## Perceptron

• Recall the Perceptron

h = sum[i] w[i] x[i] + w0
y = h > 0

• The Perceptron is trained using an error term

w[i] += a (c - y) x[i]
w0 += a (c - y)


## "Neural" Nets

• Idea: Glue PCTS together into a DAG so that they can learn more complicated functions

x1 ^ x2 = (x1 | x2) & !(x1 & x2)

w21 (w111 x1 + w112 x2 + w10 > 0)
+ w22 (w121 x1 + w122 x2 + w20 > 0)
+ w0 > 0

• w111 and w112 positive
• w121 and w122 negative
• w21 positive
• w22 negative
• w10 and w20 and w0 zero
• Note: The inner nonlinearity is critical. Otherwise simple algebra gives

  (w21 w111 + w22 w121) x1
+ (w21 w112 + w22 w122) x2
+ (w21 w10 + w22 w20 + w0) > 0

a1 x1 + a2 x2 + a0 > 0


and we're back where we started.

## Training A Net

• Obvious plan: just adjust all weights in the system by the error

• This isn't a workable plan: it distributes error equally across all weights, including those that should go "the other way"

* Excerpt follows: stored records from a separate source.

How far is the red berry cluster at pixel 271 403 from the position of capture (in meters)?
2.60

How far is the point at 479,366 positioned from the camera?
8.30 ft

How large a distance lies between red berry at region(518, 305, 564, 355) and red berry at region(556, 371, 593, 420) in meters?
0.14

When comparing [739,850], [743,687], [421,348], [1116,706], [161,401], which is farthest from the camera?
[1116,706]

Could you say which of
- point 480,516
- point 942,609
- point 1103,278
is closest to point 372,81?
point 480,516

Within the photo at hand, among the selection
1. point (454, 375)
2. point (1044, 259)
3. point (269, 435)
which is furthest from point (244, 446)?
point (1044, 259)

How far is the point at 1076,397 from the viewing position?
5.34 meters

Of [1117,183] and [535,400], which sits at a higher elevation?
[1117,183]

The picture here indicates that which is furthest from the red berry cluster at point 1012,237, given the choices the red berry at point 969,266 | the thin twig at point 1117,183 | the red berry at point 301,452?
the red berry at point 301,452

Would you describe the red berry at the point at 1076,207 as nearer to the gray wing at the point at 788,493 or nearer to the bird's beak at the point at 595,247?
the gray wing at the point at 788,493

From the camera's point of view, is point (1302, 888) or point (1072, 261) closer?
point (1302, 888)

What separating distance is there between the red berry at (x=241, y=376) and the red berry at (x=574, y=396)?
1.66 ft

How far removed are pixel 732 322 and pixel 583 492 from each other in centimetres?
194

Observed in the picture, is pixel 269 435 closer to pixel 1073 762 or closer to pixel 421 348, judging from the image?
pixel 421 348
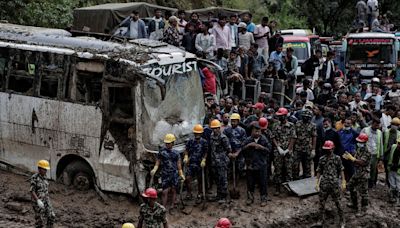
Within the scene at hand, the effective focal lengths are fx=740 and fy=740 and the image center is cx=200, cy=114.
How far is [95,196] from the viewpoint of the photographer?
47.9 ft

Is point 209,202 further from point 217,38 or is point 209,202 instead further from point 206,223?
point 217,38

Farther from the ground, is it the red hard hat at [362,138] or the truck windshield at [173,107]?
the truck windshield at [173,107]

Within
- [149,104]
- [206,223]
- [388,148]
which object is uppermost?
[149,104]

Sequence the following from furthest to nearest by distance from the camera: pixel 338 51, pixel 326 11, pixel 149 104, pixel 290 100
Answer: pixel 326 11, pixel 338 51, pixel 290 100, pixel 149 104

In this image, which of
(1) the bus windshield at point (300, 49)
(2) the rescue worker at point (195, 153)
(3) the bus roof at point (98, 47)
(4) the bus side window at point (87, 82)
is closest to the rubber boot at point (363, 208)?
(2) the rescue worker at point (195, 153)

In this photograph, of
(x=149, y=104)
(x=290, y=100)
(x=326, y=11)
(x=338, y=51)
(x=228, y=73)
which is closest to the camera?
(x=149, y=104)

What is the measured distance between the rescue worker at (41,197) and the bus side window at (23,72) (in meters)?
2.94

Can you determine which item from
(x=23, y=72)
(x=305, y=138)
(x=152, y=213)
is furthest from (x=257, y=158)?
(x=23, y=72)

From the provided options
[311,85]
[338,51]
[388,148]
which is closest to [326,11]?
[338,51]

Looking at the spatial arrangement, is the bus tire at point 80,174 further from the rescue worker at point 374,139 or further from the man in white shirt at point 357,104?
the man in white shirt at point 357,104

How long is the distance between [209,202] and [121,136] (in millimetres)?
2275

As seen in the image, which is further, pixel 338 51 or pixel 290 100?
pixel 338 51

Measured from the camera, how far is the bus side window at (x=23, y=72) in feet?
49.3

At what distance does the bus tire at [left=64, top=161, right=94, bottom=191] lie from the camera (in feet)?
48.2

• More traditional plan: distribute error according to effect on the output using ∂y/∂h

• Sadly, the derivative of y = h > 0 is zero everywhere

## htan Squashing Function

• The hyperbolic tangent function is

s(h) = (e**(2h) - 1) / (e**(2h) + 1)

• You can plot it with gnuplot

• You can adjust the constant to make it steeper or shallower,

s(h) = (e**(ah) - 1) / (e**(ah) + 1)


but customarily just pick 1

s(h) = (e**h - 1) / (e**h + 1)

• s(h) has a reasonable derivative everywhere, so we can distribute error more fairly

## Beyond Perceptrons

• One PCT is kind of a poor learner

• Learning XOR is impossible

x1 x2  y
0  0  0
0  1  1
1  0  1
1  1  0


Cannot choose w1, w2 such that

x1 * w1 + x2 * w2 > 0


matches the sign

## Leaky ReLU

• Our htan squashing function is OK, but slow to compute

• Saturation is an issue

• Here's the new hotness in squashing functions: "Rectified Linear Unit". We will use a "leaky" ReLU, which avoids the "stuck neuron" problem

  s(h) = 0.1 h (h < 0), h (otherwise)
ds/dh = 0.1 (h < 0), 1 (otherwise)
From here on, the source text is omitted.